• _Exercise_
Word for word, transcribe the data below.

• _Data extracts_

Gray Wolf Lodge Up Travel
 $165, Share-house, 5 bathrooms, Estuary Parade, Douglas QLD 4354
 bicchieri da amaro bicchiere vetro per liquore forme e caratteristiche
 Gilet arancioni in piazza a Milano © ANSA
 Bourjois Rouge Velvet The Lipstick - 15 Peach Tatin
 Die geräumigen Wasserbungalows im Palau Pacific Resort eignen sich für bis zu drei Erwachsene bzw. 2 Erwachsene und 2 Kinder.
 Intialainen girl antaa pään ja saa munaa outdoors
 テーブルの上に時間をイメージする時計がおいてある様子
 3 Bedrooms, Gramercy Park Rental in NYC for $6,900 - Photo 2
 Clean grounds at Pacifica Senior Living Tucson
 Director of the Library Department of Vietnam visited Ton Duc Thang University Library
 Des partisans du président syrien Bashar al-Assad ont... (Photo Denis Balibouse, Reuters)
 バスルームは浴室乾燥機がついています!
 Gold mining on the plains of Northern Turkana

• _Written response_
Gray Wolf Lodge Up Travel
 $165, Share-house, 5 bathrooms, Estuary Parade, Douglas QLD 4354
 bicchieri da amaro bicchiere vetro per liquore forme e caratteristiche
 Gilet arancioni in piazza a Milano © ANSA
 Bourjois Rouge Velvet The Lipstick - 15 Peach Tatin
 Die geräumigen Wasserbungalows im Palau Pacific Resort eignen sich für bis zu drei Erwachsene bzw. 2 Erwachsene und 2 Kinder.
 Intialainen girl antaa pään ja saa munaa outdoors
 テーブルの上に時間をイメージする時計がおいてある様子
 3 Bedrooms, Gramercy Park Rental in NYC for $6,900 - Photo 2
 Clean grounds at Pacifica Senior Living Tucson
 Director of the Library Department of Vietnam visited Ton Duc Thang University Library
 Des partisans du président syrien Bashar al-Assad ont... (Photo Denis Balibouse, Reuters)
 バスルームは浴室乾燥機がついています!
 Gold mining on the plains of Northern Turkana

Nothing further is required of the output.